Our View: Penalising the consumer to protect small shop owners

SOME 40 shops were to be prosecuted for violating the law governing the advertising of price reductions, said the Commerce and Industry Minister Antonis Paschalides, responding to a letter about the subject from EDEK deputy Yiannakis Omirou. The files had already been forwarded to the police for the necessary action said the minister.

The law allegedly violated was the law governing shop sales. In Cyprus, we have a law which gives the right to the commerce ministry to dictate the period during which shops can advertise price reductions. It issues the directive, setting the period for advertised sales, twice a year, in winter and in the summer and the period lasts about six weeks. It also stipulates different period for shops selling different items – furniture shops have one period while clothes and shoe shops another.

This resoundingly stupid law was passed several years ago, at the behest of the association of owners of small shops (POVEK) which argued that the ability of the bigger shops to announce price cuts whenever they chose was unfair competition that would drive its members out of business. Under pressure from this large bloc of voters, populist deputies drafted the law that gave the commerce ministry the right to set ‘sales periods’ and made it illegal for shops to advertise price cuts outside these periods.

Paschalides informed Omirou that his ministry’s Service for Competition and Protection of the Consumer, has mounted an ‘intensive campaign’, from September 1 to October 15, during which there were 788 inspections all over Cyprus and 362 violations of the law were noted; 339 shops of these shops complied with the law while 23 did not and were being prosecuted. He expected another 17 shops to be reported.

Just think about this. The service that ensures there is competition will be prosecuting shops that are competing by lowering their prices and benefiting the consumer.

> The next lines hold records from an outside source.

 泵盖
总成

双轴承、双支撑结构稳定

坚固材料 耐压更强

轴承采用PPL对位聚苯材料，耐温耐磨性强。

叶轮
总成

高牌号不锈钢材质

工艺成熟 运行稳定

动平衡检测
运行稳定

The Service that supposedly protects the consumer is penalising shops that are letting the consumer know, through advertising, that they are offering products at lower prices. According to this logic-defying law, shops can offer goods at lower prices as long as they tell nobody about them. In this way neither shop nor the consumer would benefit. And the service for the protection of the consumer has been sending out inspectors to ensure that shops do not inform consumers about bargains they may be offering. Does Paschalides believe this Soviet-type behaviour is in the interest of the consumer?

And what about the shops which are desperately trying to stay afloat in the worst recession to have hit Cyprus? Price cuts and special offers are the only way to generate some revenue, at a time when business is staggeringly slow, and these are to the benefit of the consumer that Paschalides is supposed to protect. But instead he is penalising the consumer in order to protect owners of small shop. How clever is that?